In data 17 gennaio 2026, alle ore 12:00, mi sono recato presso l’ufficio postale di via di Tor Pagnotta 4 (Roma Laurentina) per il ritiro di una raccomandata.
All’ingresso dell’ufficio, accanto alla colonnina per il ritiro del numero di prenotazione, era presente un avviso che segnalava possibili disagi dovuti allo sciopero delle prestazioni straordinarie dal 14 gennaio 2026 al 12 febbraio 2026, a causa di un’agitazione sindacale.
Prelevo il numero (Y64) e noto che vi erano più di 15 numeri progressivi prima del mio. Rimango quindi in attesa, tenendo conto dell’orario di chiusura dell’ufficio postale (ore 12:30), considerato anche il fatto che la colonnina continuava regolarmente a erogare i numeri e che non vi era alcun avviso circa modalità di interruzione. Nel frattempo arrivano ulteriori persone che prelevano il numero.
Intorno alle 12:25, il dipendente dello sportello 7 comunica, in modo concitato e ad alta voce, che alle 12:30 non sarebbe stato più servito alcun cliente. Mi avvicino per chiedere chiarimenti, soprattutto alla luce del fatto che la colonnina numerica continuava a funzionare e che non era presente alcun avviso relativo all’interruzione del servizio, se non quello relativo all'agitazione sindacale.
Il dipendente mi risponde che non può farci nulla. Chiedo quindi di poter parlare con un responsabile o con il direttore, considerato che circa più di una decina di persone erano ancora in attesa della chiamata allo sportello. Mi viene indicato di rivolgermi al primo sportello e di parlare con il signor Fabio.
Dopo aver atteso l’arrivo di tale dipendente, chiedo spiegazioni in merito alla chiusura e alla mancata erogazione del servizio. Mi viene risposto che il personale era in sciopero sindacale, che era presente un cartello specifico presso la colonnina (cartello che, come risulta dalle foto effettuate, non riportava indicazioni diverse da quelle già citate) e che non era un suo problema se vi fossero persone ancora in attesa.
Chiedo quindi spiegazioni riguardo:
•l’erogazione continua dei numeri da parte della colonnina,
•l’attesa inutile degli utenti,
•il mancato blocco degli ingressi,
•l’assenza di una chiara comunicazione di servizio circa l’interruzione alle ore 12:30, TASSATIVA, senza tener conto dell'erogazione numerica della colonnina.
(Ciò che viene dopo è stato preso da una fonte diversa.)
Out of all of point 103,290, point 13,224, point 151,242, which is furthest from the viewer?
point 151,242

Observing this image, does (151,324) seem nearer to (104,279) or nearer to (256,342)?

Anche in questo caso mi viene risposto che non era un suo problema e che “i cartelli c’erano”.
Chiedo di parlare con il Direttore, ma mi viene risposto che non è presente e che lui ne fa le veci.
Nel frattempo si avvicinano altri utenti a chiedere spiegazioni (Vds. telecamere); il dipendente continua a ripetere le medesime affermazioni, mostrando totale disinteresse per il fatto che vi fossero persone in attesa per il ritiro di atti giudiziari, multe con scadenza entro cinque giorni, e altre pratiche urgenti.
Alla richiesta di fornire il suo cognome, mi viene risposto che non era tenuto a fornirmelo in quanto, testualmente, “io non sono nessuno”.
A quel punto lo ringrazio e comunico che provvederò a presentare formale reclamo a Poste Italiane per l’inadempienza del servizio e per la mancata e adeguata cartellonistica informativa.